* [INSTRUCTIONS FOR THE TASK]:
Write out every line of these records word for word, leaving the pictures out.

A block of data

==============================

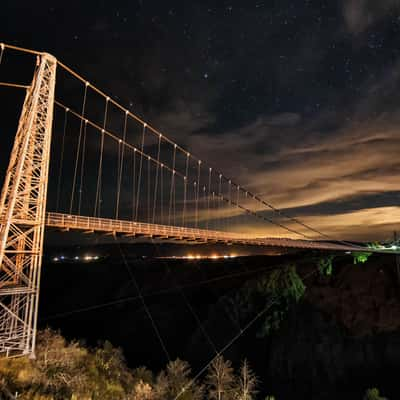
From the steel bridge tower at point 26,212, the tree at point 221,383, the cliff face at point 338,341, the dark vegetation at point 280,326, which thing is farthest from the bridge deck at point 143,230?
the cliff face at point 338,341

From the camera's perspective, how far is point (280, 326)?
41.6 meters

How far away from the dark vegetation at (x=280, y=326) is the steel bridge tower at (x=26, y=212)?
16.6 ft

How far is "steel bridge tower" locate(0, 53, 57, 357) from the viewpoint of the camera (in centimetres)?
1652

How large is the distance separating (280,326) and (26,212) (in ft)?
117

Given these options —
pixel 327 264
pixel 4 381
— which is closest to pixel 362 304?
pixel 327 264

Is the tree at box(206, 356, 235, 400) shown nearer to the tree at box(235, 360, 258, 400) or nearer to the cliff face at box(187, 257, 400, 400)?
the tree at box(235, 360, 258, 400)

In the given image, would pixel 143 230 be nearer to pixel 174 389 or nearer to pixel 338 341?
pixel 174 389

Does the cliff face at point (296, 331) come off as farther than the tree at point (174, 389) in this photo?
Yes

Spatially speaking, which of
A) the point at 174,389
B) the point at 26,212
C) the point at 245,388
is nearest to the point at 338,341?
the point at 245,388

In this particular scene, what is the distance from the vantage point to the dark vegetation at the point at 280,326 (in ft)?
117

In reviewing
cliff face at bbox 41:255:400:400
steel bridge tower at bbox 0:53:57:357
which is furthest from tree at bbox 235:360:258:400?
steel bridge tower at bbox 0:53:57:357

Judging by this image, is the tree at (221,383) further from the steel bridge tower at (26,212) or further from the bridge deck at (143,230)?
the steel bridge tower at (26,212)

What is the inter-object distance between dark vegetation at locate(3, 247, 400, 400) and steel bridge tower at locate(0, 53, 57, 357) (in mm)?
5063

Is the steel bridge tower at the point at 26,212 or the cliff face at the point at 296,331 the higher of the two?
the steel bridge tower at the point at 26,212
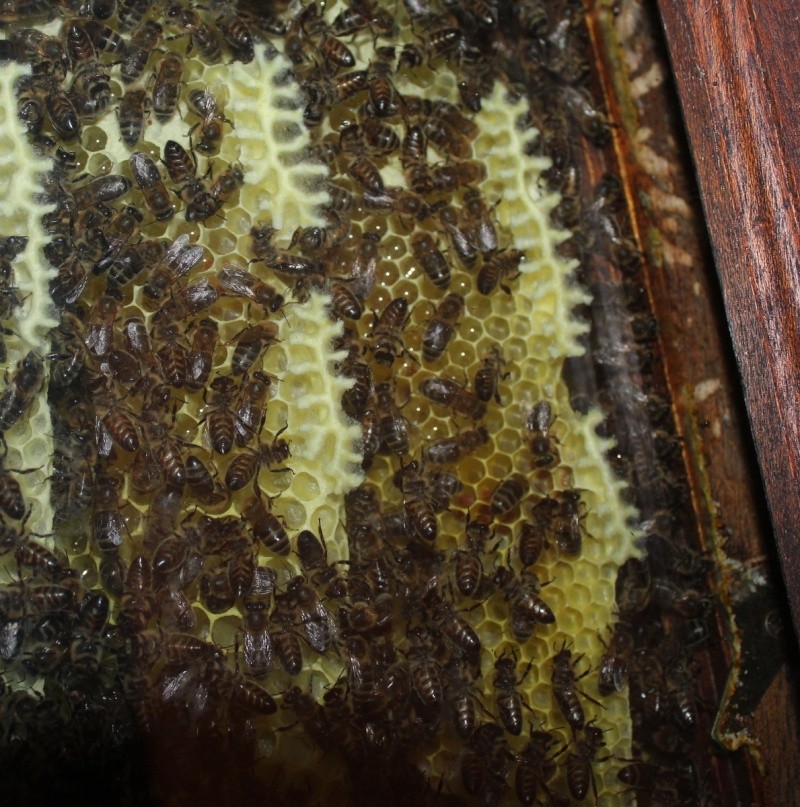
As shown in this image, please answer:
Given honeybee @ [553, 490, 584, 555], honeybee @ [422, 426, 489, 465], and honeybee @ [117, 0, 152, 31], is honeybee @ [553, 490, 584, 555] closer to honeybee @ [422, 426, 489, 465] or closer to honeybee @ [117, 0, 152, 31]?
honeybee @ [422, 426, 489, 465]

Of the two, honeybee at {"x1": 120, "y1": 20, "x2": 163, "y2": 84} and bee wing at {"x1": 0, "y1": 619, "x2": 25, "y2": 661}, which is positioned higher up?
honeybee at {"x1": 120, "y1": 20, "x2": 163, "y2": 84}

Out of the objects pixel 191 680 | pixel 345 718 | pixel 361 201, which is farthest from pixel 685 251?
pixel 191 680

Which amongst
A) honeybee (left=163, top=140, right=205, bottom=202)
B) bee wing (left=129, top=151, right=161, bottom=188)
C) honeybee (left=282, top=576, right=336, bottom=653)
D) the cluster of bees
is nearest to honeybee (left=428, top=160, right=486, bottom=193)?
the cluster of bees

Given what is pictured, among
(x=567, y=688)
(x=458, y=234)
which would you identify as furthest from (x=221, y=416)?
(x=567, y=688)

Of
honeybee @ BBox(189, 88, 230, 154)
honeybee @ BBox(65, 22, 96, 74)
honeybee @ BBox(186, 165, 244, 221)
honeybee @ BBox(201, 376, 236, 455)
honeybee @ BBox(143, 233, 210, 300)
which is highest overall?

==============================

* [WORKED SOLUTION]:
From the steel bridge tower at point 26,212, the tree at point 221,383, the cliff face at point 338,341, the dark vegetation at point 280,326, which thing is farthest from the bridge deck at point 143,230?
the cliff face at point 338,341

From the camera's perspective, how far is point (280, 326)?
41.6 meters

How far away from the dark vegetation at (x=280, y=326) is the steel bridge tower at (x=26, y=212)?
16.6 ft

How far is "steel bridge tower" locate(0, 53, 57, 357) from the viewpoint of the camera (in centimetres)?
1652

How large is the distance separating (280,326) and (26,212) (in ft)?
117

Given these options —
pixel 327 264
pixel 4 381
— which is closest to pixel 362 304?
pixel 327 264

Is the tree at box(206, 356, 235, 400) shown nearer to the tree at box(235, 360, 258, 400) or nearer to the cliff face at box(187, 257, 400, 400)?
the tree at box(235, 360, 258, 400)

In the given image, would pixel 143 230 be nearer to pixel 174 389 or nearer to pixel 338 341?
pixel 174 389

Does the cliff face at point (296, 331) come off as farther than the tree at point (174, 389) in this photo?
Yes

Spatially speaking, which of
A) the point at 174,389
B) the point at 26,212
C) the point at 245,388
is nearest to the point at 338,341?
the point at 245,388

In this particular scene, what is the distance from the vantage point to the dark vegetation at the point at 280,326 (in ft)?
117

In reviewing
cliff face at bbox 41:255:400:400
steel bridge tower at bbox 0:53:57:357
which is furthest from tree at bbox 235:360:258:400?
steel bridge tower at bbox 0:53:57:357

Judging by this image, is the tree at (221,383) further from the steel bridge tower at (26,212) or further from the bridge deck at (143,230)?
the steel bridge tower at (26,212)

What is the inter-object distance between dark vegetation at locate(3, 247, 400, 400) and steel bridge tower at locate(0, 53, 57, 357) (in mm)?
5063

Is the steel bridge tower at the point at 26,212 or the cliff face at the point at 296,331 the higher of the two?
the steel bridge tower at the point at 26,212
As shown in this image, please answer:
Given honeybee @ [553, 490, 584, 555], honeybee @ [422, 426, 489, 465], and honeybee @ [117, 0, 152, 31], is honeybee @ [553, 490, 584, 555] closer to honeybee @ [422, 426, 489, 465] or closer to honeybee @ [117, 0, 152, 31]?
honeybee @ [422, 426, 489, 465]

Of the two, honeybee at {"x1": 120, "y1": 20, "x2": 163, "y2": 84} and bee wing at {"x1": 0, "y1": 619, "x2": 25, "y2": 661}, which is positioned higher up?
honeybee at {"x1": 120, "y1": 20, "x2": 163, "y2": 84}

Out of the objects pixel 191 680 | pixel 345 718 | pixel 361 201, which is farthest from pixel 685 251?
pixel 191 680

Which amongst
A) honeybee (left=163, top=140, right=205, bottom=202)
B) bee wing (left=129, top=151, right=161, bottom=188)
C) honeybee (left=282, top=576, right=336, bottom=653)
D) the cluster of bees
is nearest to honeybee (left=428, top=160, right=486, bottom=193)?
the cluster of bees

Given what is pictured, among
(x=567, y=688)
(x=458, y=234)
which would you identify as furthest from (x=221, y=416)?
(x=567, y=688)

Of
honeybee @ BBox(189, 88, 230, 154)
honeybee @ BBox(65, 22, 96, 74)
honeybee @ BBox(186, 165, 244, 221)
honeybee @ BBox(201, 376, 236, 455)
honeybee @ BBox(143, 233, 210, 300)
which is highest overall?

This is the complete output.